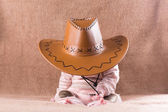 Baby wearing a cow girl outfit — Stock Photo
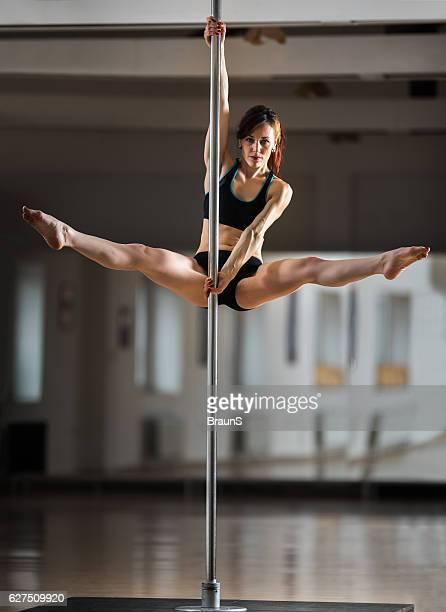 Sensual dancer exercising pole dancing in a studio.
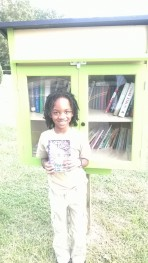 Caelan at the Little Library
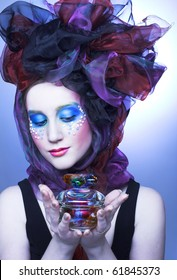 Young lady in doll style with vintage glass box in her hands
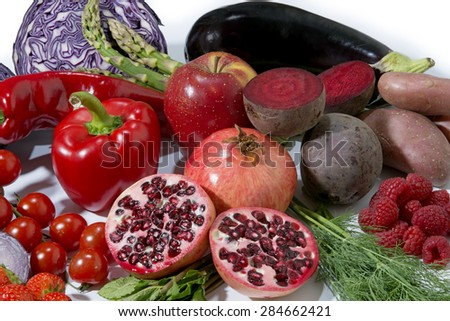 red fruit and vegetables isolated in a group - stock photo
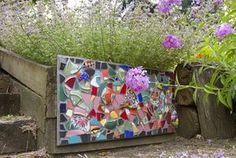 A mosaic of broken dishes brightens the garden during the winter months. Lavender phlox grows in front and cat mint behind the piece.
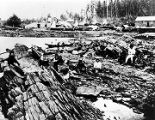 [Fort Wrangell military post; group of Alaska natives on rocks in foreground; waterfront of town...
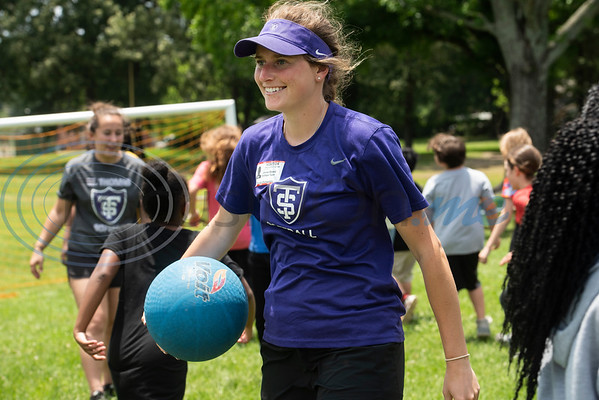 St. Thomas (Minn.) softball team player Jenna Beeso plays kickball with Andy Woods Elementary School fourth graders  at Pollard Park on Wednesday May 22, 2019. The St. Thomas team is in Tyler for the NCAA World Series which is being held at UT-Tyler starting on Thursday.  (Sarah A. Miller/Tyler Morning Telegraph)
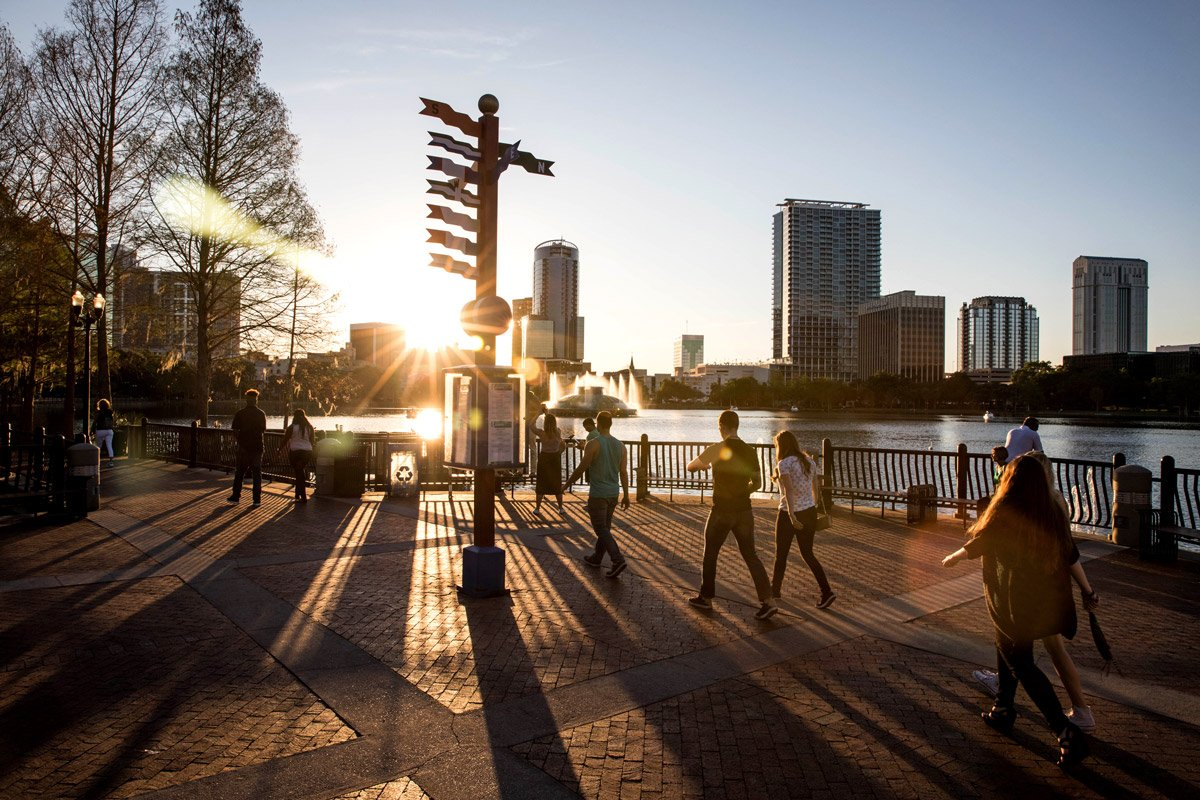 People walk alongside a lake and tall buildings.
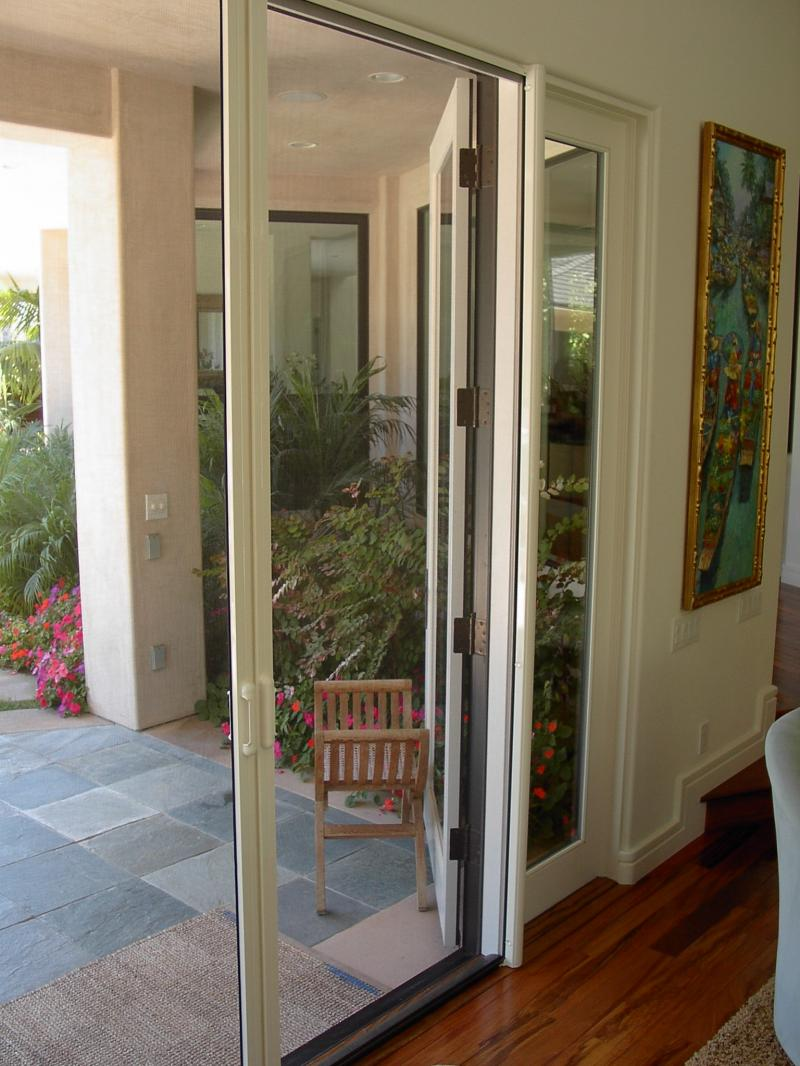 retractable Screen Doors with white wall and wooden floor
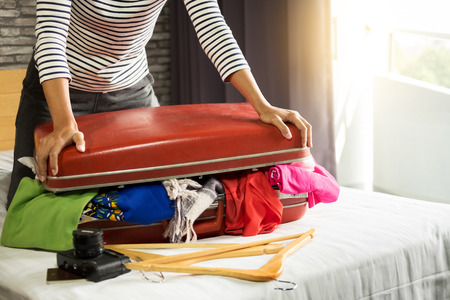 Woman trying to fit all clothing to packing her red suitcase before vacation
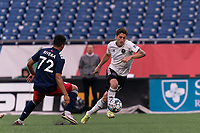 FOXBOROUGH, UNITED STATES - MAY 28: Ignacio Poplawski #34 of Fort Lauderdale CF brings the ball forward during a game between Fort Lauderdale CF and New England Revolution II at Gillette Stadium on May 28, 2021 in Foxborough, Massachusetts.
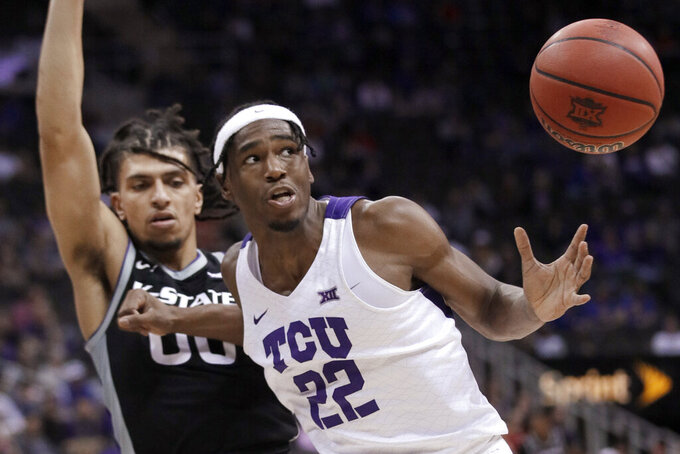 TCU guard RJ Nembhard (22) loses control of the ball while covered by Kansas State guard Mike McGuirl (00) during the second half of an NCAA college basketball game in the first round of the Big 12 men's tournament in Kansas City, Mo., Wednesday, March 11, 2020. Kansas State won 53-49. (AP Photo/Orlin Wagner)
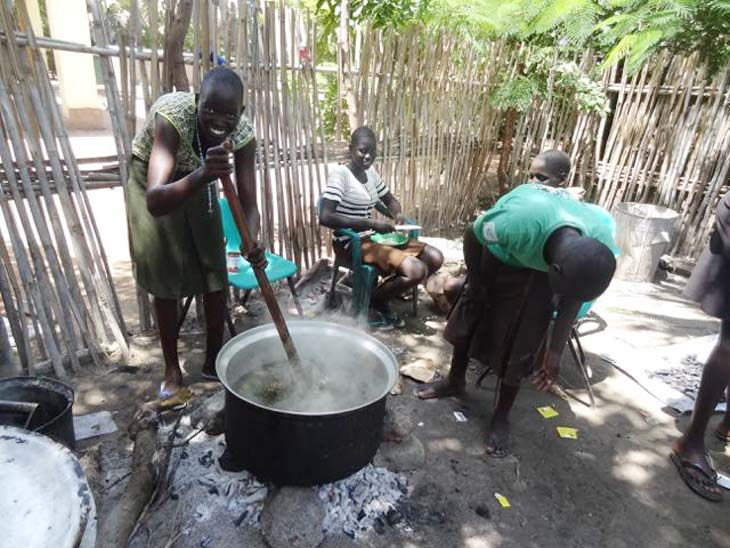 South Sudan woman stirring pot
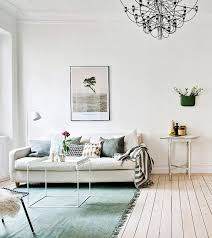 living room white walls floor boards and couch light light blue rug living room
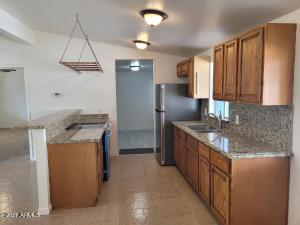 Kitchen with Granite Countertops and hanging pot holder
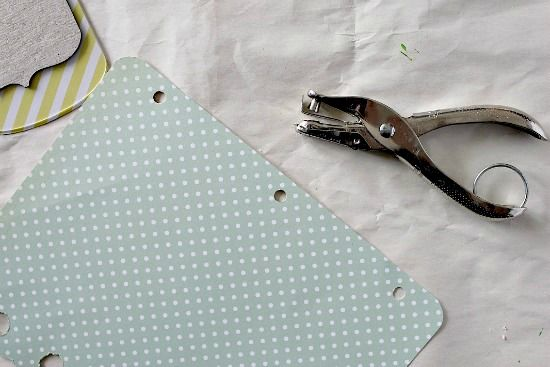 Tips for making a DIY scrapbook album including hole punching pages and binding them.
# # # # # # #
▸ Instructions for the task: Output the entries above verbatim, leaving out images.

▸ Answer to the problem:
 Baby wearing a cow girl outfit — Stock Photo
 Sensual dancer exercising pole dancing in a studio.
 Caelan at the Little Library
 Young lady in doll style with vintage glass box in her hands
 red fruit and vegetables isolated in a group - stock photo
 A mosaic of broken dishes brightens the garden during the winter months. Lavender phlox grows in front and cat mint behind the piece.
 [Fort Wrangell military post; group of Alaska natives on rocks in foreground; waterfront of town...
 St. Thomas (Minn.) softball team player Jenna Beeso plays kickball with Andy Woods Elementary School fourth graders  at Pollard Park on Wednesday May 22, 2019. The St. Thomas team is in Tyler for the NCAA World Series which is being held at UT-Tyler starting on Thursday.  (Sarah A. Miller/Tyler Morning Telegraph)
 People walk alongside a lake and tall buildings.
 retractable Screen Doors with white wall and wooden floor
 Woman trying to fit all clothing to packing her red suitcase before vacation
 FOXBOROUGH, UNITED STATES - MAY 28: Ignacio Poplawski #34 of Fort Lauderdale CF brings the ball forward during a game between Fort Lauderdale CF and New England Revolution II at Gillette Stadium on May 28, 2021 in Foxborough, Massachusetts.
 TCU guard RJ Nembhard (22) loses control of the ball while covered by Kansas State guard Mike McGuirl (00) during the second half of an NCAA college basketball game in the first round of the Big 12 men's tournament in Kansas City, Mo., Wednesday, March 11, 2020. Kansas State won 53-49. (AP Photo/Orlin Wagner)
 South Sudan woman stirring pot
 living room white walls floor boards and couch light light blue rug living room
 Kitchen with Granite Countertops and hanging pot holder
 Tips for making a DIY scrapbook album including hole punching pages and binding them.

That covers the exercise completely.